Aiyyaa is the result of someone committing to such an idea. It is a deranged film, high on its ideas, unashamed and unembarrassedly ploughing ahead with the loopy situations it engineers. It is crass and loud and pretty darn silly. Its also the best, most hilarious time I've had at the movies in quite a while.
Now this wouldn't necessarily be a memorable film if it stuck to that template. It'd dispense with its duties as a no-holds-barred entertainer, and that'd be all. But what Aiyyaa does is actually contain two completely different genres, two completely different kinds of movies, that may as well have been directed by two completely different people who hadn't seen each others scripts while making the movie. There is the unsubtle laugh riot I've mentioned. But there is also this other achingly melancholic, overbearingly sensual piece of film-making that jumps out at strategic points in the madness. That other movie is about a girl who is in love with a smell, and the fact that it belongs to a rather attractive man makes things that much more difficult. When her olfactory senses are triggered, she is unable to do anything but follow the source, chasing the man in a dazed state through increasingly narrow alleys. Even as her yearning escalates in intensity, he remains seemingly oblivious to her presence.
This other movie is not just an occasionally powerful piece of film-making, its also an incredibly refreshing one. This is one of the few Bollywood movies I've seen where the female gaze so unashamedly objectifies the male body, where sexuality is celebrated as such a powerful, positive force. A scene where Rani Mukherjee and Prithviraj stand on opposite sides of a curtain, his body as close as possible to her without her actually registering her presence - the screen absolutely throbs with erotic charge. There is similar sensuality in the sequences where she follows him down a street which explodes with colour as a religious procession marches past.

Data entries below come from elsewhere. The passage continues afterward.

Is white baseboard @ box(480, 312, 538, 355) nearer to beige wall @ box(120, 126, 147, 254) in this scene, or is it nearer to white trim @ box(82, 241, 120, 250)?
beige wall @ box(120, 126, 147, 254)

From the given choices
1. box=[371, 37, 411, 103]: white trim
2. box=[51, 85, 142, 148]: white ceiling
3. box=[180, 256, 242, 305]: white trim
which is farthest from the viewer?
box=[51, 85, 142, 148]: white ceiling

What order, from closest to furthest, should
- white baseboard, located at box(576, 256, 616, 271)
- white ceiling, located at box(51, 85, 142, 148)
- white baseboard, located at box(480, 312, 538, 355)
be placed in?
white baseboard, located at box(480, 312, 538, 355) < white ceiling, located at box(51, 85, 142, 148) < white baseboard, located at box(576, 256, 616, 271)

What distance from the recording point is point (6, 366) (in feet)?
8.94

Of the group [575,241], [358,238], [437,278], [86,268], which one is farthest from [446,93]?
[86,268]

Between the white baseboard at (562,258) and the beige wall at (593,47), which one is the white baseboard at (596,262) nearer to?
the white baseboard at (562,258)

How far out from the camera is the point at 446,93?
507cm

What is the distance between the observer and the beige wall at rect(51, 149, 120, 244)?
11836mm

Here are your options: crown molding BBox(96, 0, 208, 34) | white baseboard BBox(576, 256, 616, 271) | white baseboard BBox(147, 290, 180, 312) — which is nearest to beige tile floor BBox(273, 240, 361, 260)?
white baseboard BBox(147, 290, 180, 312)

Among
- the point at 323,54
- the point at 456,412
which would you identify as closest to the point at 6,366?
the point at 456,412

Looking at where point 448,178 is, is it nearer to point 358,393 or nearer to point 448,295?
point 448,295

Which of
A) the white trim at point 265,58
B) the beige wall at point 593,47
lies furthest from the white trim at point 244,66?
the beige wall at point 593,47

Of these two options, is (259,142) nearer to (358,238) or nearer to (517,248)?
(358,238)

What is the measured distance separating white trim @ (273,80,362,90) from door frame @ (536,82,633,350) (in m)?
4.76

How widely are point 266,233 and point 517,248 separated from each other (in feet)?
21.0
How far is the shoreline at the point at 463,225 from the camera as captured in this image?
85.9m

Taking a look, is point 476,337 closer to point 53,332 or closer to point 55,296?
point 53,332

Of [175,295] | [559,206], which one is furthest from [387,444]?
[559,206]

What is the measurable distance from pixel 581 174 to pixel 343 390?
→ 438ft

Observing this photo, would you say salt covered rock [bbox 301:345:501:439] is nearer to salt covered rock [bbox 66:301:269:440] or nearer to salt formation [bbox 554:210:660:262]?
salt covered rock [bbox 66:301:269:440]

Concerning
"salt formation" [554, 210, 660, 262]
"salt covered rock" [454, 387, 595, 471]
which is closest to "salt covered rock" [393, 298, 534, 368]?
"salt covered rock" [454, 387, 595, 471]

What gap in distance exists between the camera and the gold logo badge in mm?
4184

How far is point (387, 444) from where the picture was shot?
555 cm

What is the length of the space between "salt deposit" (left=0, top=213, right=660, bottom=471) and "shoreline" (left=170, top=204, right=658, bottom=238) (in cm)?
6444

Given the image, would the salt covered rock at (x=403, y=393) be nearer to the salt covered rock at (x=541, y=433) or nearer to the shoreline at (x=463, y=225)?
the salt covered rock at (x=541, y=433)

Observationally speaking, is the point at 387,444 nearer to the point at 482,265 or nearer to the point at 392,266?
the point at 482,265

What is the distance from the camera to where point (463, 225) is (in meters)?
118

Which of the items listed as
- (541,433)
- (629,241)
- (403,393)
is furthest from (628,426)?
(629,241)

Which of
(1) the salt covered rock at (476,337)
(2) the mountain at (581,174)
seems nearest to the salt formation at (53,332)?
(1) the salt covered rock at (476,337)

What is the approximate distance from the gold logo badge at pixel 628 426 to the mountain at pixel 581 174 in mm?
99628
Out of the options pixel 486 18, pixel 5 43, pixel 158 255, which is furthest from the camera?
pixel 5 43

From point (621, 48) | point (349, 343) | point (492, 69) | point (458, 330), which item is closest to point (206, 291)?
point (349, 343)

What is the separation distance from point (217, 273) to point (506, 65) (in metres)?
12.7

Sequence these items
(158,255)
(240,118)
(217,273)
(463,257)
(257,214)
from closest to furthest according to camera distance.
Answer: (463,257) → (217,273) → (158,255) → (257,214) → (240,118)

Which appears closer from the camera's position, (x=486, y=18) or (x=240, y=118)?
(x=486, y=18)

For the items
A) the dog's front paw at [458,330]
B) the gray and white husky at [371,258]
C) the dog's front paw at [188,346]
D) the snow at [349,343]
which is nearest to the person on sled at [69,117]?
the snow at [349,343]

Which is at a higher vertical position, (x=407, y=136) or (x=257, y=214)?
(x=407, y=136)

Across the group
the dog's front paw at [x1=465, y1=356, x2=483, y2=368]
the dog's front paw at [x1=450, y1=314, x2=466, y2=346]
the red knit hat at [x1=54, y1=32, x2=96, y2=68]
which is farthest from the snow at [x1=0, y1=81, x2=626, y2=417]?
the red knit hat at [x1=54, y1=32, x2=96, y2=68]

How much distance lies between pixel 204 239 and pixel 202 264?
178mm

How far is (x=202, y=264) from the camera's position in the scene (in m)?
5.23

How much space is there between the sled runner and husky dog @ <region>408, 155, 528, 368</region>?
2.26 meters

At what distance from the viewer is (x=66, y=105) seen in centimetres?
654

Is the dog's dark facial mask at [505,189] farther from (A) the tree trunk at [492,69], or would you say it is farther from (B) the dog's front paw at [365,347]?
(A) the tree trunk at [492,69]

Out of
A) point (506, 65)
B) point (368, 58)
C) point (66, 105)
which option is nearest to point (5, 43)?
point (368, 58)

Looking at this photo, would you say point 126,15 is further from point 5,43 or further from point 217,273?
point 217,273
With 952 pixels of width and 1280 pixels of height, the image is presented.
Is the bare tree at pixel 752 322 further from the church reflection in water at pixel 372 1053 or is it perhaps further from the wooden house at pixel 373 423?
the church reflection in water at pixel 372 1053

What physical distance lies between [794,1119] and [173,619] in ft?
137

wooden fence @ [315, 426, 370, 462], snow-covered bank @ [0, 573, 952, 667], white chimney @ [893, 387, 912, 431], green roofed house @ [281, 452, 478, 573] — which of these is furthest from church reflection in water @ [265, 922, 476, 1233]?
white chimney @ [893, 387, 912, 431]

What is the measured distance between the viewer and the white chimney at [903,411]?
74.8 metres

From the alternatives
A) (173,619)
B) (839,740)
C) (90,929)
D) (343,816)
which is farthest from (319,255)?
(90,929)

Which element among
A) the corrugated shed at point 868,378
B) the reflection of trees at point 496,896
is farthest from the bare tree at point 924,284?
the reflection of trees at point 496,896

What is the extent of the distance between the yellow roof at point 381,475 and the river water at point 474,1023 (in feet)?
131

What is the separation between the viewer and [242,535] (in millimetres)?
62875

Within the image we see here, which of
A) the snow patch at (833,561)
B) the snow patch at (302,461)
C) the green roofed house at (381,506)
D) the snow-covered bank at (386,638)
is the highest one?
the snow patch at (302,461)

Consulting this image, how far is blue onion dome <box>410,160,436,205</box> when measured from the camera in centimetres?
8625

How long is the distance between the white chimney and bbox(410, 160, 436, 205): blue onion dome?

Aiyyaa then, is not a conventionally good movie. It doesn't play by the established rules of narrative, it can be too loud at parts and slow down too much at others. This juxtaposition of genres doesn't always work. But, if the purpose of art can be to move you, if it is to make you feel, vital, alive, if cinema can also be about the thrill of the unexpected - then Aiyyaa is a roaring success. It will be compared, and be held as inferior, in scrutiny to last week's English Vinglish. Both are "comeback" vehicles, both feature defining performances by heroines who can hold an entire movie. And yes, while English Vinglish is the technically better movie, while it gets the script and performances right and goes for the heartwarming finish, its also less vital in some ways. The boundaries of cinema are pushed by the ambitious failures rather than the conventional genre products.
Go watch this movie. And even if you hate it - and there is a reasonable chance you might - you will have experienced something far, far removed from what the conventions of Bollywood have given you to expect.